Comme certains imams qui prétendaient interdire aux femmes de toucher des bananes, ou des princes saoudiens qui se complaisent dans la débauche la plus noire, comme aussi, ces juifs ultra-orthodoxes qui rejettent toute présence féminine dans leurs villes, Christine Boutin semble dissimuler derrière un conservatisme religieux de façade, une obsession étrange doublée de fascination pour le sexe...

 

La dernière carte de Boutin sera la plus grotesque: puisqu'il faut se débarasser de l'image de catholique conservatrice et intransigeante qu'on lui prète, elle va jouer la carte du progressisme. Et ce, jusqu'au ridicule le plus absolu. Elle commence par demander de modifier les paroles de La Marseillaise, jugées trop bellicistes. Puis les allusions sexuelles se multiplient: de l'inconfort des préservatifs aux plaisirs de faire l'amour, Christine Boutin se lance dans de langoureuses tirades qui n'exciteront cependant qu'elle. Révélant qu'elle aime se promener nue, elle ajoute qu'elle boit de l'alcool, prend pour conseiller de campagne un jeune homosexuel et soutient "Le Refuge", association "gay". 

 

Pour compléter le tout, Christine Boutin propose de prêter des salles de paroisse aux musulmans pour prier, avant d'aller chanter l'hymne israélien contre la reconnaissance de la Palestine. Un superbe grand écart (dont on se réjouit qu'il ne soit que symbolique, étant donné la philosophie du "sans vêtement" prônée par Boutin...) qui s'explique par la volonté de séduire à la fois la jeunesse arabo-musulmane des banlieues, et les groupes d'influence sionistes.

 

Le résultat donné est tout simplement pathétique. La candidate ne décolle pas dans les sondages, pour une bonne raison: ces lubies grotesques ont fait fuir tout son électorat catholique, tandis que les progressistes ne lui accorderont aucun crédit tant qu'elle n'aura pas définitivement renoncé à toute référence religieuse. 

 

Plaquée contre une grille par un jeune gauchiste pour avoir voulu s'incruster dans une manifestation, la candidate a surement autant apprécié que lui ce moment d'intimité rapprochée entre progressistes...

 

L'échec de Christine Boutin symbolise à merveille l'impossibilité de mélanger la religion au politique: le politique étant par nature fait de compromissions et de stratégies, alors que la religion se veut pensée morale et droiture. Quiconque veut introduire la religion en politique sera tout d'abord rejeté, puisque sa foi effraie. Et lorsqu'il aura, pour rassurer ses détracteurs, adapté la religion au politique (avec ce que ça implique en termes de renoncements et de dévoiements), alors il aura trahi cette religion. C'est du moins le cas en France. 
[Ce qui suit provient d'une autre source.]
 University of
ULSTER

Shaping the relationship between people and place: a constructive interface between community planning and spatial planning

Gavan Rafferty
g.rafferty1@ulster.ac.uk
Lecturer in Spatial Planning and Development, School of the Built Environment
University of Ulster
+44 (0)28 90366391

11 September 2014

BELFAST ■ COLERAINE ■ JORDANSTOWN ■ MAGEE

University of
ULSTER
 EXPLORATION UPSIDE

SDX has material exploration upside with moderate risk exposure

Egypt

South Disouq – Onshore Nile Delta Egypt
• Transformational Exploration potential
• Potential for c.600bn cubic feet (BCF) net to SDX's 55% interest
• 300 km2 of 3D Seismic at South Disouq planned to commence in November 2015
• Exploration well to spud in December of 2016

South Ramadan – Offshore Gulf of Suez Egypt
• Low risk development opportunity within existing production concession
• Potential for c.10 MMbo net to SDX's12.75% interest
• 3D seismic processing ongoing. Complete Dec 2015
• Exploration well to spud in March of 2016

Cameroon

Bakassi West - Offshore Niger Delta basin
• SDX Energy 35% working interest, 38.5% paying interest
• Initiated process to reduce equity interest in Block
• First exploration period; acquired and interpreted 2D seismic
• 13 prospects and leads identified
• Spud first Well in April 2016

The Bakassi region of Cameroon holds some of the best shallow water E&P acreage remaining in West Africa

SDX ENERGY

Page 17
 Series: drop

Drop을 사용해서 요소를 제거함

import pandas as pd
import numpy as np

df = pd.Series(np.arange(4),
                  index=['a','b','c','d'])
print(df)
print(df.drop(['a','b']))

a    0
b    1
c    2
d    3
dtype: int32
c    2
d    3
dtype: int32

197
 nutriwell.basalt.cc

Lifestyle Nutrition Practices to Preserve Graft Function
Christine Boutin, elle, n'est jamais parvenu à sortir de ce piège. Complexée par cette foi catholique dont elle se voulait, tout d'abord, la représentante, elle aura multiplié les stupidités progressistes, dans le but de séduire des gens qui, de toute manière, ne lui accorderont jamais aucun crédit. Il lui eût fallu, pour être crédible, rester intransigeante. Elle aurait été marginalisée, tout comme elle l'est actuellement, mais sans le ridicule qui accompagne désormais sa chute.